Earlier, I was quietly looking around, choosing which of the marital possessions would be coming with me to my new home. Don’t even kid yourself, all the good stuff is coming with me. My husband chose to buy fishing rods with his money. I bought housewares with mine. He can have the TV and the stereo (he did buy those but I’ll be getting myself a new Bose Wave system), the couch and coffee table (he bought those), he can have the bed (okay, he bought that too) and his dresser (a gift from me). Oh yeah, he can have the anodized cookware (he bought it) I’ll be taking the stainless steel; I bought that and (surprise, surprise) we like it better! He can have the flatware too. I chose the pattern but he paid for it, he’ll be crying in his cornflakes wishing he’d gotten his sorry ass into a Roundball Recovery Program instead of ignoring me for an entire MONTH.

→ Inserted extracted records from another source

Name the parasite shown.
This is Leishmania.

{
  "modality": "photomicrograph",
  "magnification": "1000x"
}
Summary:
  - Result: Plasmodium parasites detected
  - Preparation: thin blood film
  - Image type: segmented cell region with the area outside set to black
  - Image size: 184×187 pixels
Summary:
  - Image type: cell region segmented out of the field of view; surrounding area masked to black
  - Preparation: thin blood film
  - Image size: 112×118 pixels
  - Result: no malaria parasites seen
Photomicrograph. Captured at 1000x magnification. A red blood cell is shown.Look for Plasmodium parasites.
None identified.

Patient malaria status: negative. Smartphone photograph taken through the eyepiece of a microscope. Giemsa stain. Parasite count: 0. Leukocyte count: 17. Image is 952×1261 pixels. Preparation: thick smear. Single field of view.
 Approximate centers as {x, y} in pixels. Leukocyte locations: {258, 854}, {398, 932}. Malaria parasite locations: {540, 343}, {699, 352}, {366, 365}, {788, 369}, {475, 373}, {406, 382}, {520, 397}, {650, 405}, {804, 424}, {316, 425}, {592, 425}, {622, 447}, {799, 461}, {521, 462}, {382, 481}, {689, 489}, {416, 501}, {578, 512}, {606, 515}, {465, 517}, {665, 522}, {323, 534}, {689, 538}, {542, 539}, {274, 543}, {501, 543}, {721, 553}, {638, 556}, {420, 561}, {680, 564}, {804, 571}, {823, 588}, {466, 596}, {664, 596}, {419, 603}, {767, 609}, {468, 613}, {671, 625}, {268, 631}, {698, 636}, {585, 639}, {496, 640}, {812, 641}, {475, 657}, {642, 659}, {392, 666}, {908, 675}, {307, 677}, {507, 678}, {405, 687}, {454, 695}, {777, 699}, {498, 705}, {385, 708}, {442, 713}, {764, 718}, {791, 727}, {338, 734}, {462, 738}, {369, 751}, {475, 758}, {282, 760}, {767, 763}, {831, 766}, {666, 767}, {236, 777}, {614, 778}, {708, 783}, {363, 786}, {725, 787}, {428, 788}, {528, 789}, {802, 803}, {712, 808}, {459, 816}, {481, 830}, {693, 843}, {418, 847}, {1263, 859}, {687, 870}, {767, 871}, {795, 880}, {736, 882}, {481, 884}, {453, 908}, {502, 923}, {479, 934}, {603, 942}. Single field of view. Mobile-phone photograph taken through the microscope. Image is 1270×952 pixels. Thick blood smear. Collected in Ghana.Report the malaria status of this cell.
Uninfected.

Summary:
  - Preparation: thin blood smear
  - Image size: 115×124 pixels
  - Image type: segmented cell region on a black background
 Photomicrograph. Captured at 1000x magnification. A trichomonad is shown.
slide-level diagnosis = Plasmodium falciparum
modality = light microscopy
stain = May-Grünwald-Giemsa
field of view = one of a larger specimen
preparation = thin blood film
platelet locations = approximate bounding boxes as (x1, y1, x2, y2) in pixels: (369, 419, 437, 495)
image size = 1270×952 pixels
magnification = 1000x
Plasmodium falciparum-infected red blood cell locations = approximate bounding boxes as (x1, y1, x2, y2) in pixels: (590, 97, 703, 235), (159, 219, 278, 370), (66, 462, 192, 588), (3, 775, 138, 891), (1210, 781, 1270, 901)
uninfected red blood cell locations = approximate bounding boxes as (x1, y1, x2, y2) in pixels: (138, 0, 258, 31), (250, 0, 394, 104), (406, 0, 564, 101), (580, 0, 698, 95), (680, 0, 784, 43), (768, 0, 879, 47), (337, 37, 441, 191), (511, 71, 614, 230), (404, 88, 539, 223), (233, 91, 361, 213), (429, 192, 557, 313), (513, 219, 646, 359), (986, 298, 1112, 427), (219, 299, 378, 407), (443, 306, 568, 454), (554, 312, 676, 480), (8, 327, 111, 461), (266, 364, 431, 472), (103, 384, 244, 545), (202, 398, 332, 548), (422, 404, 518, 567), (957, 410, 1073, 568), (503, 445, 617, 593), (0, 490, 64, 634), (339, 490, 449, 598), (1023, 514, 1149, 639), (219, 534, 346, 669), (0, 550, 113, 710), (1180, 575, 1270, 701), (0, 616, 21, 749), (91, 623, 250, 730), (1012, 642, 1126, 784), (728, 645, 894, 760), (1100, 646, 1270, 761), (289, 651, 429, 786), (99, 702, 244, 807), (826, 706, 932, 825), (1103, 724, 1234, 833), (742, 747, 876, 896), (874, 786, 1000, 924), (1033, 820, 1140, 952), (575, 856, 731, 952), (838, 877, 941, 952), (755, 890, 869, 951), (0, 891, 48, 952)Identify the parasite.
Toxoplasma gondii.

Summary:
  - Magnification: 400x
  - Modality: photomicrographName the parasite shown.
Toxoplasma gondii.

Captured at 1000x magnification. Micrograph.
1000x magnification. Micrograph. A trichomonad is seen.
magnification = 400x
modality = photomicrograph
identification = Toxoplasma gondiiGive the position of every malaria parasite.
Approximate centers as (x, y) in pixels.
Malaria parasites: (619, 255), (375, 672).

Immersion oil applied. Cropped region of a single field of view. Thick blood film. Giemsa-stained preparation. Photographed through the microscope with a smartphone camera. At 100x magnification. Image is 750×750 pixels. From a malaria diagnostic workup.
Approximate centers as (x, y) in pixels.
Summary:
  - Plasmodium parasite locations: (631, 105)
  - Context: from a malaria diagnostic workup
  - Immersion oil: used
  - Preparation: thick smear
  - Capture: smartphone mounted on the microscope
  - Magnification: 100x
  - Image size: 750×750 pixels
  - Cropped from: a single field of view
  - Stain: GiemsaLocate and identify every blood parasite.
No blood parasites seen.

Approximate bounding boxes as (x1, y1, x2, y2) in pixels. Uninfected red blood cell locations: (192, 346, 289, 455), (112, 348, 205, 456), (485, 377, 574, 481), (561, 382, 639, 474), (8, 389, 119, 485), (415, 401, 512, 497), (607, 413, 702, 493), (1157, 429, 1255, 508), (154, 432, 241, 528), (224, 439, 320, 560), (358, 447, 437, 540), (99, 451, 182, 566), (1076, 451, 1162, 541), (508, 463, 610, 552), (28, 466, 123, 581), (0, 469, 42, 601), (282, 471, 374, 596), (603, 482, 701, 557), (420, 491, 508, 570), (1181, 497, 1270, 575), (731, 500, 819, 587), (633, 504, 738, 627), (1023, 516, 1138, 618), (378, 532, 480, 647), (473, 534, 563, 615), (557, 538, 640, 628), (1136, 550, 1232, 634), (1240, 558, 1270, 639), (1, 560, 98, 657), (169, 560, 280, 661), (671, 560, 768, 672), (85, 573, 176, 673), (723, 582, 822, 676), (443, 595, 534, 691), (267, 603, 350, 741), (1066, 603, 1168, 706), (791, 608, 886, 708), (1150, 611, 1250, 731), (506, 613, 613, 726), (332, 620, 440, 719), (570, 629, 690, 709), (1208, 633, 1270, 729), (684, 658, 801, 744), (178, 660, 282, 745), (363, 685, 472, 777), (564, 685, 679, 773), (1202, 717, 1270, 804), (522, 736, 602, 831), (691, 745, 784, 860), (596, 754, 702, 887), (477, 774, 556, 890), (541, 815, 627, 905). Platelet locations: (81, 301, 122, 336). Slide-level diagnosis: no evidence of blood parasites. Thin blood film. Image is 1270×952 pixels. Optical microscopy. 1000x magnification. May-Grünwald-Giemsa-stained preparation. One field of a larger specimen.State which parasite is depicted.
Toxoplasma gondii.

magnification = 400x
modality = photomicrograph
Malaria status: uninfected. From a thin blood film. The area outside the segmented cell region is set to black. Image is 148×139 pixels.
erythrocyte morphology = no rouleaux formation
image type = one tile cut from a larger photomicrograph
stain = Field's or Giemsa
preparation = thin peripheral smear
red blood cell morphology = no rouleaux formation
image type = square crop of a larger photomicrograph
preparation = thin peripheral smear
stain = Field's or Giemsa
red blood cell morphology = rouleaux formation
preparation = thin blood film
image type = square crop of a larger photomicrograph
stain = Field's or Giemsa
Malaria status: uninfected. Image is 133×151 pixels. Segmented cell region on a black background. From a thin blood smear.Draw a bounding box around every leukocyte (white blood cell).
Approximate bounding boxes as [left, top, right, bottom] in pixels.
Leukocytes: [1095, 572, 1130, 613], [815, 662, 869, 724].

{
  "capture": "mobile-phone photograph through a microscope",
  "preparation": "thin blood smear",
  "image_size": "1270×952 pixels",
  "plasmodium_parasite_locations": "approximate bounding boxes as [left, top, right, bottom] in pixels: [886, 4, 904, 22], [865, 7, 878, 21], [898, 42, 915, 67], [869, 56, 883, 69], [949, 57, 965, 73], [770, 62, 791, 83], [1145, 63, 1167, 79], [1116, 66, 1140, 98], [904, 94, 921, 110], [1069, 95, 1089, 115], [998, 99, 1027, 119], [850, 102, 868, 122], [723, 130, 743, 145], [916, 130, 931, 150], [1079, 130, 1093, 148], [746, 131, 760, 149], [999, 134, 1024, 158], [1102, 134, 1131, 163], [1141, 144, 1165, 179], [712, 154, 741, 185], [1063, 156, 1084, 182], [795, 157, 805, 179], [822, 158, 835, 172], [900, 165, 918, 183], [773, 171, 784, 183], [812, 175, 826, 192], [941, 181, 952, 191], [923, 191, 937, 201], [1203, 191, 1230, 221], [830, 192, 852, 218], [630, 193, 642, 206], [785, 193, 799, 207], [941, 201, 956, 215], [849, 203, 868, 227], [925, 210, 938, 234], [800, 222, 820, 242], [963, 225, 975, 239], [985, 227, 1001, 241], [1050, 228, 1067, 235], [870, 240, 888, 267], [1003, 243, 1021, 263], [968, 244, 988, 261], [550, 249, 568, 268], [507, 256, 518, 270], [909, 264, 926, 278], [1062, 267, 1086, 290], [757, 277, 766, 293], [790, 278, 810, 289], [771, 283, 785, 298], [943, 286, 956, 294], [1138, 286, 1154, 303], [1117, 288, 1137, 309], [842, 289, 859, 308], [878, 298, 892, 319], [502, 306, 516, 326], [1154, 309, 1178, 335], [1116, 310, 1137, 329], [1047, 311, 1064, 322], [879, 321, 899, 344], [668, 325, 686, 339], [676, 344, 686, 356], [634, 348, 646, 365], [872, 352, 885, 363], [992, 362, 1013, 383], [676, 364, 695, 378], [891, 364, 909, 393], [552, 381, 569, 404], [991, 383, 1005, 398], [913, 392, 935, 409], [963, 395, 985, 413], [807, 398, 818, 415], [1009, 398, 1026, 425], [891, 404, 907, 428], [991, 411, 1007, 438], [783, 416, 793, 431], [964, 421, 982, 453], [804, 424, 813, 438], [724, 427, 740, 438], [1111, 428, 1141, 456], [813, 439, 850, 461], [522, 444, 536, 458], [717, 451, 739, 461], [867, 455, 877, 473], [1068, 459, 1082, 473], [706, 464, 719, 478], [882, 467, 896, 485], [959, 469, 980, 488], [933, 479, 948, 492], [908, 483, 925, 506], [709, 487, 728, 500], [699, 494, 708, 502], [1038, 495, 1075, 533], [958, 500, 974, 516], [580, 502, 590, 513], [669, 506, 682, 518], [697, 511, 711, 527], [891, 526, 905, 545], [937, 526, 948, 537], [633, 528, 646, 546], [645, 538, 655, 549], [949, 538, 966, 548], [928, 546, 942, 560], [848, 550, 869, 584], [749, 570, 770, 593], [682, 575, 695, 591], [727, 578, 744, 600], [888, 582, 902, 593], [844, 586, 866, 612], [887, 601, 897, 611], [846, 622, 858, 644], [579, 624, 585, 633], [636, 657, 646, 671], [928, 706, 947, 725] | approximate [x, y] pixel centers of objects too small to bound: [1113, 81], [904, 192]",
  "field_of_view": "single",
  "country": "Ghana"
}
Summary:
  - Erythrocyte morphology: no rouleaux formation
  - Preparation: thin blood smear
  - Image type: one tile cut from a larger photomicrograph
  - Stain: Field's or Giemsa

Yeah, so I was mentally divvying the linens when I remembered… I have headphones! Voila! Marital harmony is restored. He’s down there all goo-goo-googly eyed over basketball and I’m up here listening to my most recent favorite Pandora station REM radio- REM, Coldplay, Modern English, Pearl Jam, Sting, Social Distortion, U2. By the end of the month I’ll need hearing aids.